=== TEKSTGEDEELTE ===

DE OORLOG IN DE LUCHT 'His duty done'
('zijn plicht
gedaan': opschrift op diverse grafstenen van geallieerde vliegers) Al vanaf het begin van de oorlog kwamen er Engelse
vliegtuigen over om doelen in Nederland en Duitsland te bombarderen. In
1942 namen de bombardementsvluchten naar het Duitse Rijk in hevigheid
toe. De Duitsers probeerden zoveel mogelijk geallieerde toestellen neer
te halen m.b.v. afweergeschut en nachtjagers.

=== VERMELDE GEGEVENS ===

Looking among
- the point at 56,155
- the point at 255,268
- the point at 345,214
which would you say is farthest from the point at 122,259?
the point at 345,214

===

Kopieer woordelijk het deel van de tekst over de oorlog in de lucht dat begint met "DE OORLOG IN" en doorloopt tot en met "afweergeschut en nachtjagers.".

DE OORLOG IN DE LUCHT 'His duty done'
('zijn plicht
gedaan': opschrift op diverse grafstenen van geallieerde vliegers) Al vanaf het begin van de oorlog kwamen er Engelse
vliegtuigen over om doelen in Nederland en Duitsland te bombarderen. In
1942 namen de bombardementsvluchten naar het Duitse Rijk in hevigheid
toe. De Duitsers probeerden zoveel mogelijk geallieerde toestellen neer
te halen m.b.v. afweergeschut en nachtjagers.